Explicando melhor: "Beowulf" é a segunda empreitada de Robert Zemeckis na animação digital fotorrealista depois de "Polar Express", capturando os movimentos e expressões faciais dos seus actores para recriar as suas "performances" em animação. Daí que passe por vezes a ilusão de estarmos a ver Anthony Hopkins, Angelina Jolie ou Ray Winstone - mas é sol de pouca dura, rapidamente as personagens recuperam a sua vocação de clones rígidos e angulares que nunca conseguem convencer enquanto seres humanos. E esse artificialismo é fatal às ambições do guião de Neil Gaiman e Roger Avary, que reinventa a história do heróico guerreiro nórdico Beowulf (a única saga poética a sobreviver dos velhos tempos anglo-saxões) como uma complexa teia de ambição e orgulho humanos.

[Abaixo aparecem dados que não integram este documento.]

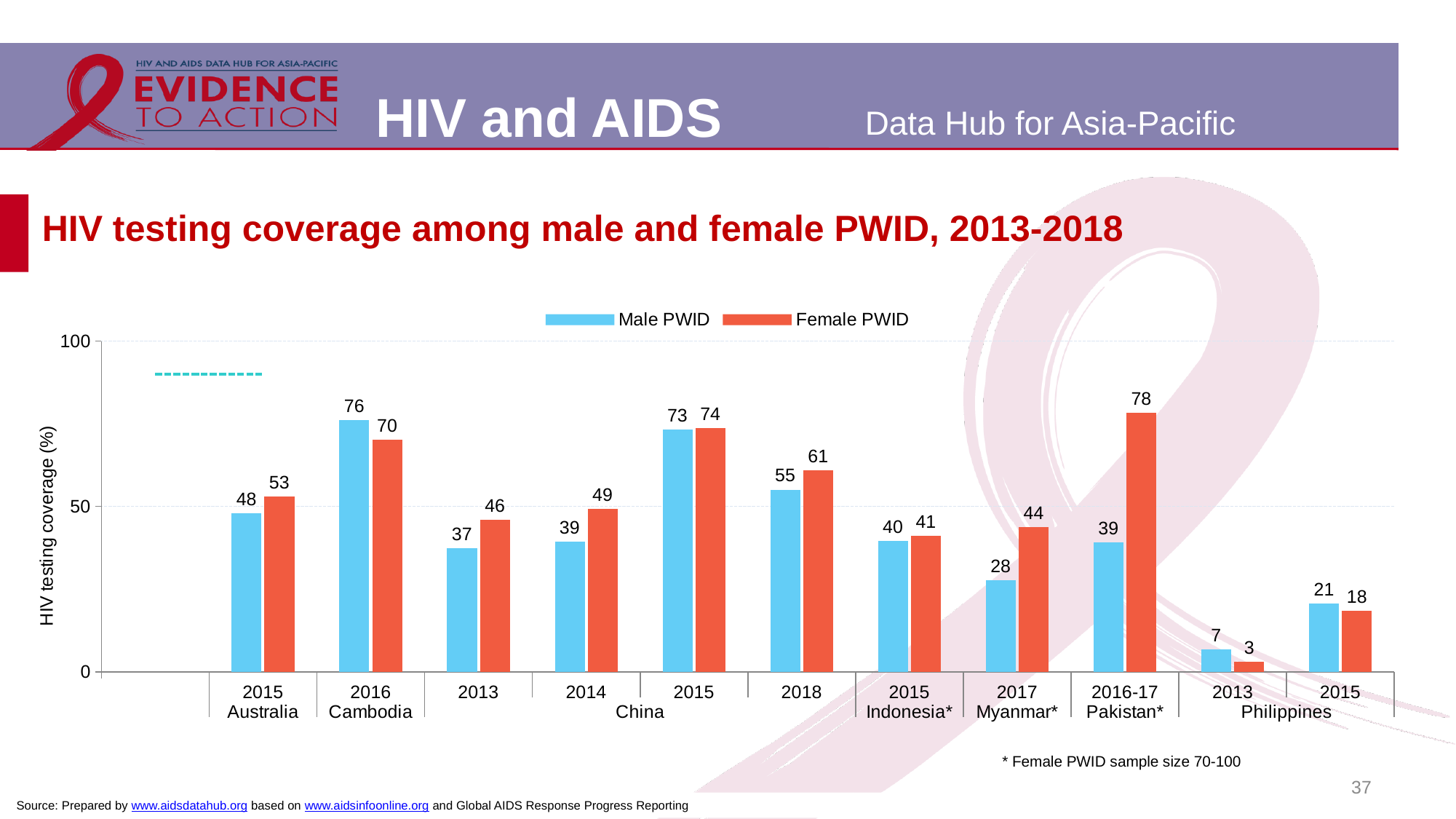
Which country-year group has the lowest Male PWID value? Philippines 2013 How many country-year groups are shown on the x axis? 11 What is the difference between the Female PWID and Male PWID values for Pakistan in 2016-17? 39 What is the HIV testing coverage for Female PWID in Pakistan in 2016-17? 78 Which is larger for the Philippines in 2015: the Male PWID value or the Female PWID value? Male PWID How many series does the legend list? 2 What is the HIV testing coverage for Male PWID in Australia in 2015? 48 Which country-year group has the highest Female PWID value? Pakistan 2016-17 What is the HIV testing coverage for Female PWID in China in 2018? 61 What kind of chart is shown on the slide? Bar chart What is the difference between the Male PWID and Female PWID values for Cambodia in 2016? 6 Which is larger for Myanmar in 2017: the Male PWID value or the Female PWID value? Female PWID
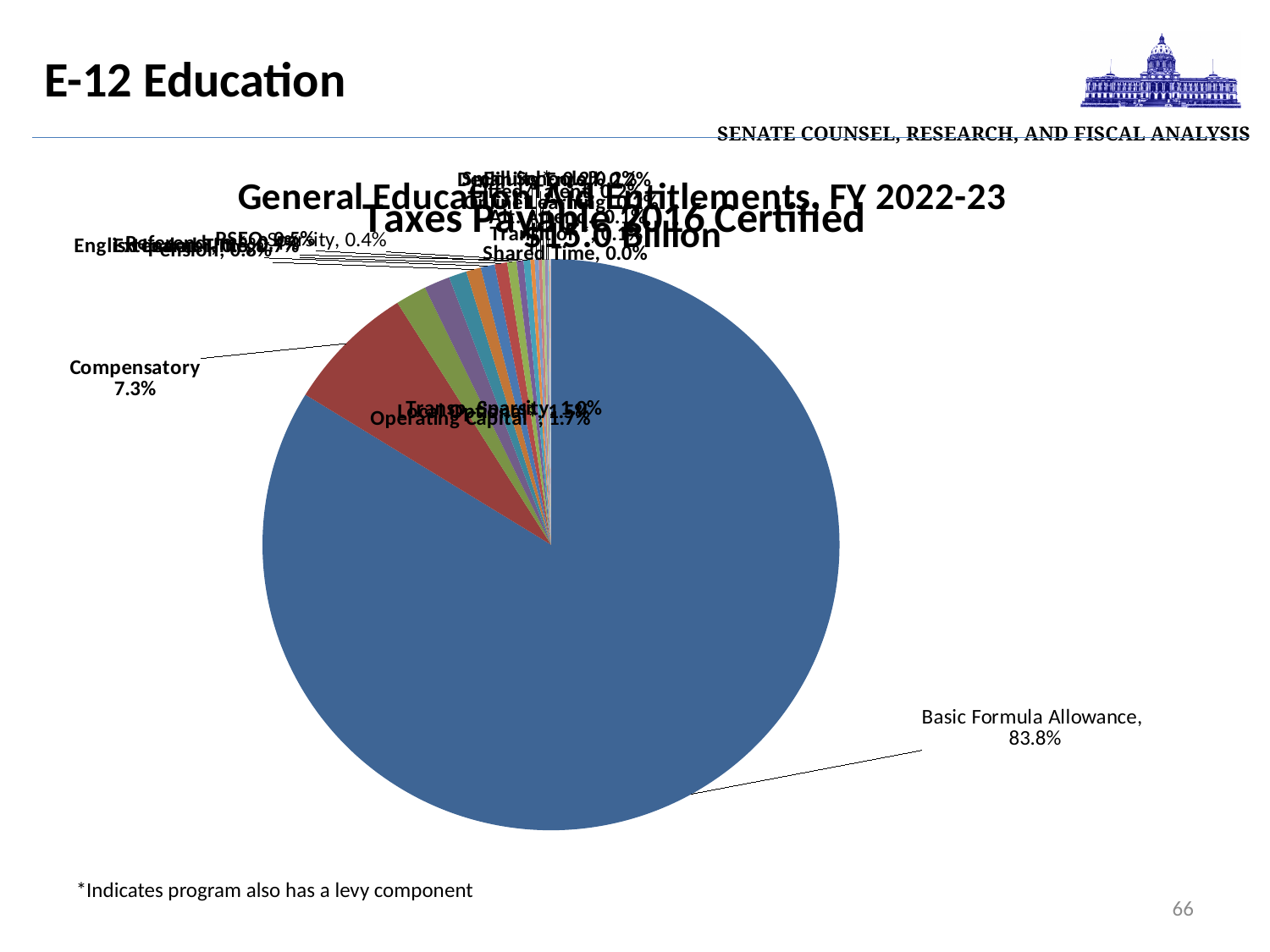
What percentage is shown for Shared Time? 0.0% What share of the pie does Basic Formula Allowance represent? 83.8% What does the footnote below the chart say the asterisk indicates? Indicates program also has a levy component What percentage is shown for Compensatory? 7.3% What is the slide's heading at the top left? E-12 Education What kind of chart is shown on the slide? pie chart Which is larger, the slice for Basic Formula Allowance or the slice for Compensatory? Basic Formula Allowance Which category has the largest slice of the pie? Basic Formula Allowance What is the difference in percentage points between Basic Formula Allowance (83.8%) and Compensatory (7.3%)? 76.5%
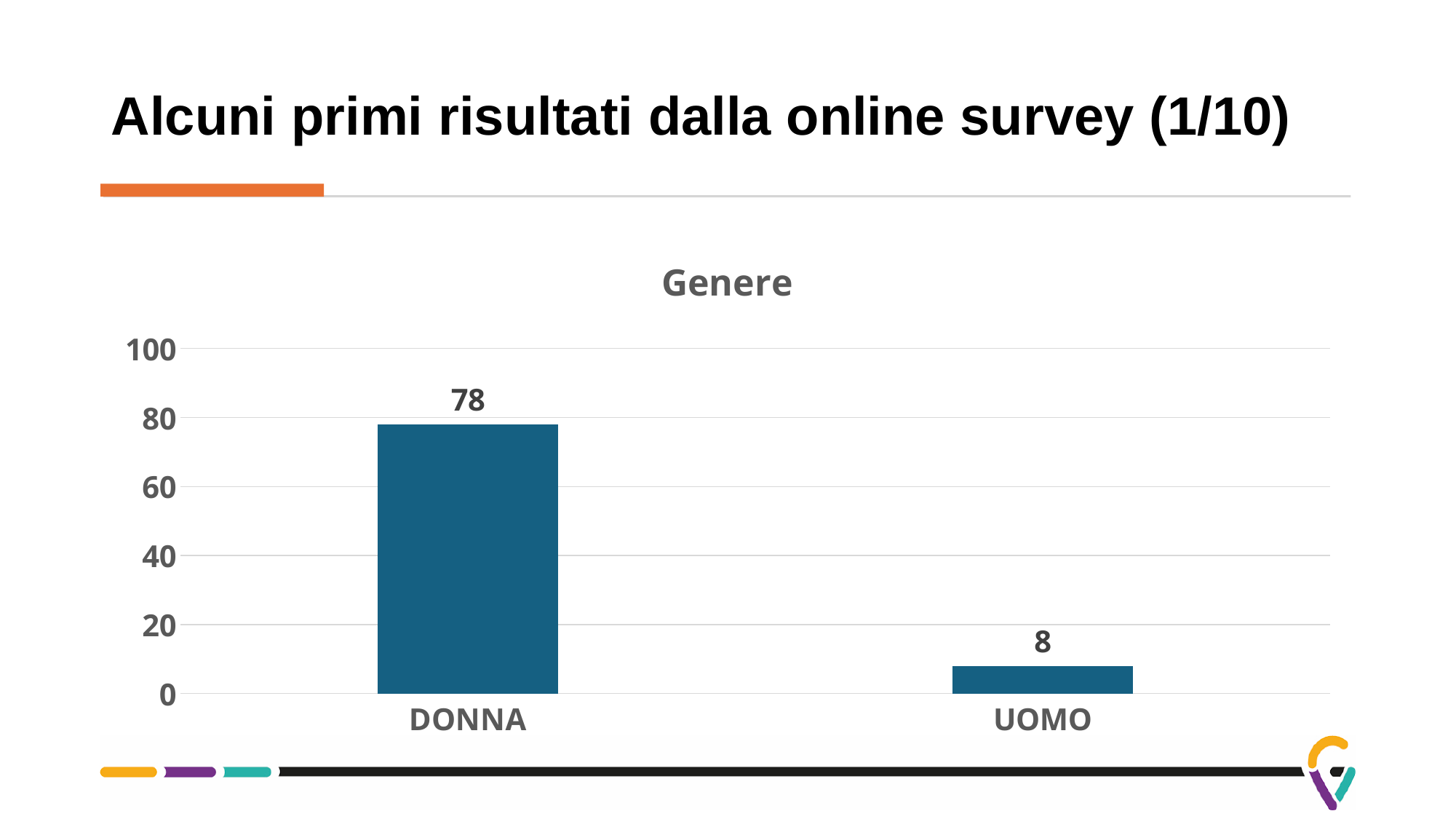
What kind of chart is shown on the slide? bar chart What is the title of the chart? Genere What is the value for DONNA? 78 Is the value for DONNA greater or less than 60? greater Which category has the highest value? DONNA What is the difference between the values for DONNA and UOMO? 70 Which category has the lowest value? UOMO How many categories are shown on the x axis? 2 What is the highest value shown on the y axis? 100 Which is larger, the value for DONNA or the value for UOMO? DONNA What is the value for UOMO? 8 Is the value for UOMO greater or less than 20? less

Precisamente por isso, depois dos resultados obtidos pela inserção de actores reais em cenários artificiais por Robert Rodriguez em "A Cidade do Pecado" ou Zack Snyder em "300", o realizador de "Quem Tramou Roger Rabbit?" corre o risco de estar a apostar no cavalo errado - é a ausência do elemento humano que dá cabo de "Beowulf". Ou, dito de outra maneira: a saga original pode ter sido uma das influências maiores de J. R. R. Tolkien mas o filme de Robert Zemeckis, por tecnicamente notável que seja, não chega aos calcanhares da trilogia de Peter Jackson.